Team Libby wants to impeach her with the statement, to show that there is a possibility she did know about Joseph Wilson's wife prior to the Novak article, and if that's the case, she would have told Russert, and Russert's memory might be wrong that he never mentioned it to Libby. Libby told investigators and the FBI that he forgot having learned it from Cheney in June, and when he heard it from Russert on July 10 or 11, it was like he was learning it for the first time. Russert is adamant the subject never came up in their conversation and he didn't know anything about it until he read Novak's column.
Team Libby writes:
When Ms. Mitchell is on the witness stand, we wish to explore how she was intensely focusing on the Wilson matter during the time period of July 6 through July 14 (although, as promised, we will not ask her to reveal the identity of her sources). If she denies that it is possible that she “began to pick up” on the fact that Mr. Wilson’s wife worked for the CIA prior to July 14, we will move to impeach her with her October 2003 statement. Thus, the defense has a good faith basis for calling Ms. Mitchell – to elicit testimony about how she paid significant attention to the Wilson story and how it is likely that she did in fact her a rumor that Mr. Wilson’s wife worked for the CIA.

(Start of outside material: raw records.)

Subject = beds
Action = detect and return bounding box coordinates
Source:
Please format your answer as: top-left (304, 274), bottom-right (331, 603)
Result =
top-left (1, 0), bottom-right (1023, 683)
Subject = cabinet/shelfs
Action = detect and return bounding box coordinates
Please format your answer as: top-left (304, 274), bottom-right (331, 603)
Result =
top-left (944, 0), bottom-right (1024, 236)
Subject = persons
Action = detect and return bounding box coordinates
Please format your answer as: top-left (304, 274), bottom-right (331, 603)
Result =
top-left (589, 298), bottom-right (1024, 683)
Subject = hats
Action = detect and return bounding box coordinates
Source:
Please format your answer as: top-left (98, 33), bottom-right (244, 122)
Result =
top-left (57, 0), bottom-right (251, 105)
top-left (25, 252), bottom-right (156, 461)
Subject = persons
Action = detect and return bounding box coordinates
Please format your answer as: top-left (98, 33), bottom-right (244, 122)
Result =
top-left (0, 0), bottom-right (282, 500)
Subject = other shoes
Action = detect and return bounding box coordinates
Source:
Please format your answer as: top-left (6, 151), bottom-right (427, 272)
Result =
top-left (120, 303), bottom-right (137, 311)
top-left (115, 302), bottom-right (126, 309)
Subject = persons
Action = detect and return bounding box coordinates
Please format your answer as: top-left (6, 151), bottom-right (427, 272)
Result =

....The defense contends that if Ms. Mitchell had not retracted her prior statement, great embarassment would have been caused to Mr. Russert and the NBC television network, particularly because the indictment against Mr. Libby was based in large part on testimony provided by Mr. Russert. Accordingly, the defense may also wish to elicit testimony from Ms. Mitchell regarding her retractions of her October 3, 2003 statement.

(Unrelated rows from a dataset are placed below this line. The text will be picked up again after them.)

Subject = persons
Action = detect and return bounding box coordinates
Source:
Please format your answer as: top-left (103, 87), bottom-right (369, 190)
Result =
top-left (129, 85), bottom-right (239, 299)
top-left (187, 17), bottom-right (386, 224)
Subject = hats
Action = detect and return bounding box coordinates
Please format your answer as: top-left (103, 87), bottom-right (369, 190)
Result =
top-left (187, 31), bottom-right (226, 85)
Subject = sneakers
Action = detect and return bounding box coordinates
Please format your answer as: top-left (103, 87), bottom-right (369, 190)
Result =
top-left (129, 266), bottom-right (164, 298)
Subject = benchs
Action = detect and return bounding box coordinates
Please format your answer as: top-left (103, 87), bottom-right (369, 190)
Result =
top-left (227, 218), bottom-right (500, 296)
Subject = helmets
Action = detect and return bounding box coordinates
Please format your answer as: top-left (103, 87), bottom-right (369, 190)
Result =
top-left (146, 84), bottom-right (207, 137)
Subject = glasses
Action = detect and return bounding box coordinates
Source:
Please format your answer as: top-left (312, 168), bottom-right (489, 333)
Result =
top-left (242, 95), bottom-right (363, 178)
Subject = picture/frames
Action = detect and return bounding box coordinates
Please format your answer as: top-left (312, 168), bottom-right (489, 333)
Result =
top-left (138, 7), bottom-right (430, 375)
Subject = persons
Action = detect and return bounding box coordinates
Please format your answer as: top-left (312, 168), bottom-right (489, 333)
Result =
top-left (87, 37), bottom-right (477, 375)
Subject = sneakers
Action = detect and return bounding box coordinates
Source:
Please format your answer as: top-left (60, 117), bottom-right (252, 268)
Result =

Libby says that if Mitchell says she didn't know about Valerie Plame Wilson before Novak's article, he has a right to impeach her with her October 3 prior inconsistent statement. But Fitzgerald says it's not a prior inconsistent statement because she disavowed it early on and has consistently maintained since then she didn't know about Wilson's wife working for the CIA prior to Novak's column. Mitchell's lawyer, not surprisingly, agrees with Fitz:
Ms. Mitchell’s counsel stated the following in this Court last week: "Number one, I am representing to you as an officer of the Court that Ms. Mitchell, if called to testify
on these matters, would testify that she heard no rumor, that she had no information and no knowledge about the wife of Ambassador Wilson prior to the [July 14, 2003] Novak column.”
2/8/07 p.m. Tr. at 101-102. It is quite apparent that there is simply no good faith basis for the
defendant to assume that Ms. Mitchell will testify otherwise.
I think the Judge won't let Wells ask Mitchell about her October, 2003 statement. It's too speculative: that the statement may have been true, which means she may have discussed it with Russert, which means Russert might have said something to Libby about Joseph Wilson's wife. Juries aren't supposed to pile inference upon inference in arriving at a conclusion.